In Penn State and the Archdiocese of Philadelphia we now know that the system failed. As a society, we can apportion blame and accountability through criminal proceedings. But that is only part of a larger and often more difficult process of reform and reconciliation.

At Penn State, this process has just begun and waits for the findings of an internal investigation. In the Archdiocese of Philadelphia, Archbishop Charles Caput has thus far moved much more decisively than his predecessors in dealing with allegations of clerical sexual abuse.

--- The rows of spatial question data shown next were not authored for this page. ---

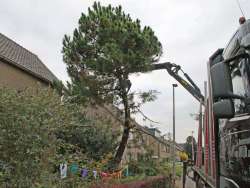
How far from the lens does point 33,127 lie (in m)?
7.32

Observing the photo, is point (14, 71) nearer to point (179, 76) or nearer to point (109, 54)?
point (109, 54)

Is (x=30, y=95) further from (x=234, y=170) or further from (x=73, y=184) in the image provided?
(x=234, y=170)

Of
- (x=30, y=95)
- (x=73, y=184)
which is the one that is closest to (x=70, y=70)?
(x=73, y=184)

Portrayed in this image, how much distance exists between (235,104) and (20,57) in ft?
76.9

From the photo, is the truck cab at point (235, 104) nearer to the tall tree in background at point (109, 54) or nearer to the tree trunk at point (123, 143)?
the tall tree in background at point (109, 54)

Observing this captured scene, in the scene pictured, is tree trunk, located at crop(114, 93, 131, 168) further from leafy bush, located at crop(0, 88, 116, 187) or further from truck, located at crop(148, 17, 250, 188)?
truck, located at crop(148, 17, 250, 188)

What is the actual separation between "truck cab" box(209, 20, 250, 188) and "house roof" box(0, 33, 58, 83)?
1819cm

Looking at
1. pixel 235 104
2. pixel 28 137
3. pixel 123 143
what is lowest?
pixel 28 137

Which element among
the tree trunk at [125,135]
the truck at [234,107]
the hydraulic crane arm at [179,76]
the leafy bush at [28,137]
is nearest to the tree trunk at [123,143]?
the tree trunk at [125,135]

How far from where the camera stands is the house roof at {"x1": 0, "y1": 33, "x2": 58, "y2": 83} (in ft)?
76.1

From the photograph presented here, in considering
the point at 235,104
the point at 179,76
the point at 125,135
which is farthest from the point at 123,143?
the point at 235,104

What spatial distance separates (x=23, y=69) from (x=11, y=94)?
16.1m

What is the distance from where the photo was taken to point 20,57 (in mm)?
26531

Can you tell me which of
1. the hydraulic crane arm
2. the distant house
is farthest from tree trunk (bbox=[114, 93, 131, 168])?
the distant house
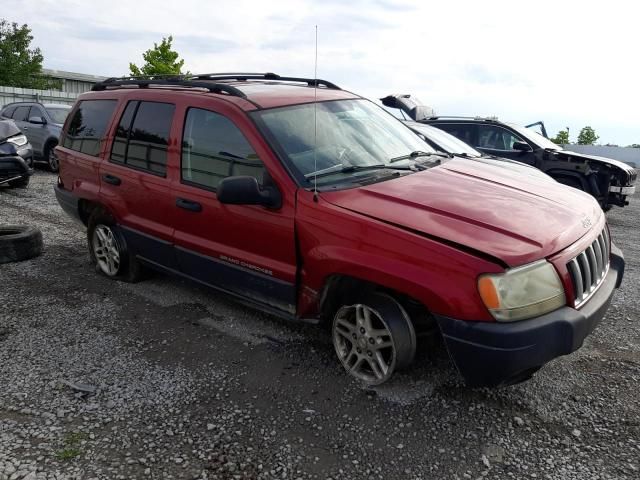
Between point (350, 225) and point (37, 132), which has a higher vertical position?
point (350, 225)

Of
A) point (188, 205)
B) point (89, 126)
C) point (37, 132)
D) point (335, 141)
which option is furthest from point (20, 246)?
point (37, 132)

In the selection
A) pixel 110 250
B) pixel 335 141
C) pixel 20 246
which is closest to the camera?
pixel 335 141

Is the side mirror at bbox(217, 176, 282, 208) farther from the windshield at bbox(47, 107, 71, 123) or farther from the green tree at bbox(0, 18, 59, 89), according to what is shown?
the green tree at bbox(0, 18, 59, 89)

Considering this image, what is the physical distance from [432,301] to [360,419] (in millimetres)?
795

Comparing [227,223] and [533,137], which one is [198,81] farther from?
[533,137]

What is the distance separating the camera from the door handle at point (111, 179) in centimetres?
470

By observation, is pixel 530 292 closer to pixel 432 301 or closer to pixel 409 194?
pixel 432 301

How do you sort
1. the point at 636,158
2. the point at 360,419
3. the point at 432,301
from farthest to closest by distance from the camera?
1. the point at 636,158
2. the point at 360,419
3. the point at 432,301

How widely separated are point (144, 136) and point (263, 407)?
2.54m

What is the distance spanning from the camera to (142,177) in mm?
4426

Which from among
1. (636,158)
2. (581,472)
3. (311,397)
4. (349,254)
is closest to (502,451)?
(581,472)

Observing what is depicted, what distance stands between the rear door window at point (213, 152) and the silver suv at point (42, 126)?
960 centimetres

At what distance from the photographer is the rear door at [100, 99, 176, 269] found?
4.27 metres

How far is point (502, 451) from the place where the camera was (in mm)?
2773
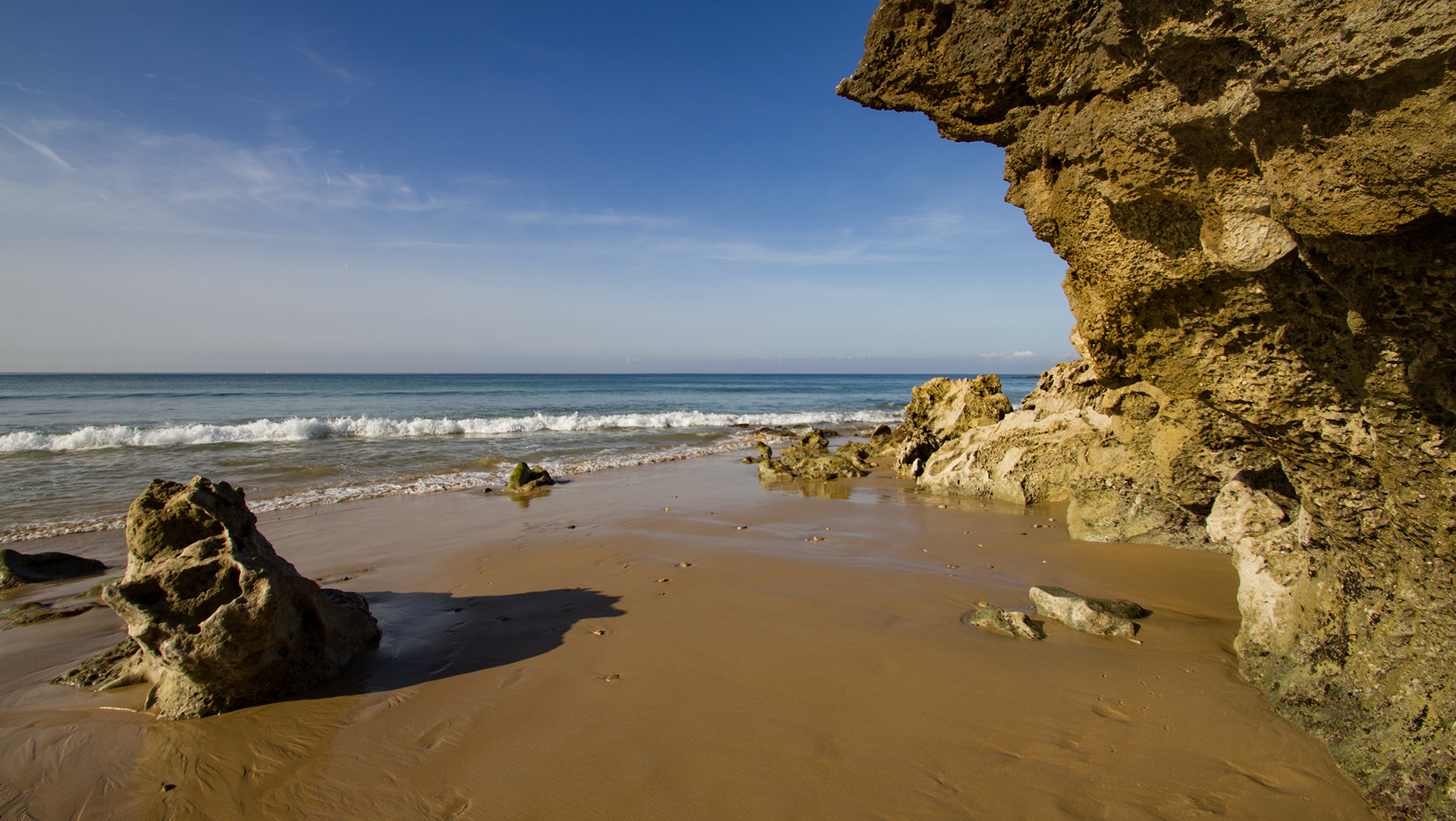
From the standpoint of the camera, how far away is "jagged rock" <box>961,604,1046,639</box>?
13.2 feet

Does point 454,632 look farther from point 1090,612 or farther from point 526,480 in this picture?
point 526,480

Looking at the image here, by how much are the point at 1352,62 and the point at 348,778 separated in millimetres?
4540

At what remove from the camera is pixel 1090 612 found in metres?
4.11

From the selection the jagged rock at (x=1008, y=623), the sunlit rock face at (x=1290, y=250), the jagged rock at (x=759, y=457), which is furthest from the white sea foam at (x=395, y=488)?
the sunlit rock face at (x=1290, y=250)

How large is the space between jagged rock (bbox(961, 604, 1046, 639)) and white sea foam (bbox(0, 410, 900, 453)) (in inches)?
726

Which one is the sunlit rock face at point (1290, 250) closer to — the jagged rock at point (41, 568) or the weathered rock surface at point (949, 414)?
the weathered rock surface at point (949, 414)

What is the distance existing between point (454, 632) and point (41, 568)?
486 cm

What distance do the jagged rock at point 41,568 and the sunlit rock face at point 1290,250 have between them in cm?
842

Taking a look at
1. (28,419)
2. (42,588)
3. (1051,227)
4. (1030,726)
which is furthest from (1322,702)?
(28,419)

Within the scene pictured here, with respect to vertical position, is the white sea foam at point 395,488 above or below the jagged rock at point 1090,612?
below

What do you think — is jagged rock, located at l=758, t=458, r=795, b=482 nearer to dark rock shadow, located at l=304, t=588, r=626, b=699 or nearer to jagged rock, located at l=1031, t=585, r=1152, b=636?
dark rock shadow, located at l=304, t=588, r=626, b=699

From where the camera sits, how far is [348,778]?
2.82 metres

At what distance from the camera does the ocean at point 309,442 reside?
10.1m

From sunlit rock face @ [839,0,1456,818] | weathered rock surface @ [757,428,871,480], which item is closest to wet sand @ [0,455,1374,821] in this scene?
sunlit rock face @ [839,0,1456,818]
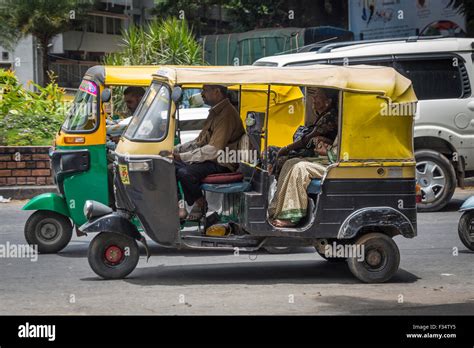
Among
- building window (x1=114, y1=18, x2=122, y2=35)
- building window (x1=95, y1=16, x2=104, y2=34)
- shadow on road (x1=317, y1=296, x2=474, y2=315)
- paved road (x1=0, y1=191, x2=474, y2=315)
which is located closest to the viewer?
shadow on road (x1=317, y1=296, x2=474, y2=315)

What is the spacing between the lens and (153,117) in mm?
8766

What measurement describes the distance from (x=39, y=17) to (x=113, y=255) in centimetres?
2002

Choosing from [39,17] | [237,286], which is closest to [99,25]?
A: [39,17]

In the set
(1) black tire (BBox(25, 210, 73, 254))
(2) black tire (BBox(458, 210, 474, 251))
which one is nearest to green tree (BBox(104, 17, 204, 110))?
(1) black tire (BBox(25, 210, 73, 254))

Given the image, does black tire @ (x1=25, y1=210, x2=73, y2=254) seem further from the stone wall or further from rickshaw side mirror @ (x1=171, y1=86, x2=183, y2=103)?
the stone wall

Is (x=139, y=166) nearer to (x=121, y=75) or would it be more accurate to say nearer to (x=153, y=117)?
(x=153, y=117)

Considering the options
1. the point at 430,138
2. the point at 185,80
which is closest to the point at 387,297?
the point at 185,80

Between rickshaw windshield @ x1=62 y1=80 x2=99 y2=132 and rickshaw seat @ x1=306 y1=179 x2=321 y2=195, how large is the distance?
2642mm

But perhaps a fuller view of what reform and reconciliation might look like is emerging in Ireland. In preparing for the 50th InternationalEucharistic Congress, Cardinal Marc Ouellet went on a penitential pilgrimage to Lough Derg. By walking barefoot and fasting, Cardinal Ouellette was undertaking penance and making reparation on behalf of the Catholic hierarchy. In his homily at Lough Derg, Ouelette asked for forgiveness from the victims. Nowhere in evidence were the defensiveness and evasion that have so often characterized the Catholic church’s approach to clerical sexual abuse. Cardinal Ouellet’s efforts have been appropriately called “ a gesture,” for they are only a beginning. But honestly acknowledging moral cowardice can lead us to a fuller understanding of what moral courage can and does mean--both in extreme circumstances and in the normal, often unexamined, course of our daily lives

Mathew N. Schmalz teaches religious studies at the College of the Holy Cross in Worcester, Massachusetts.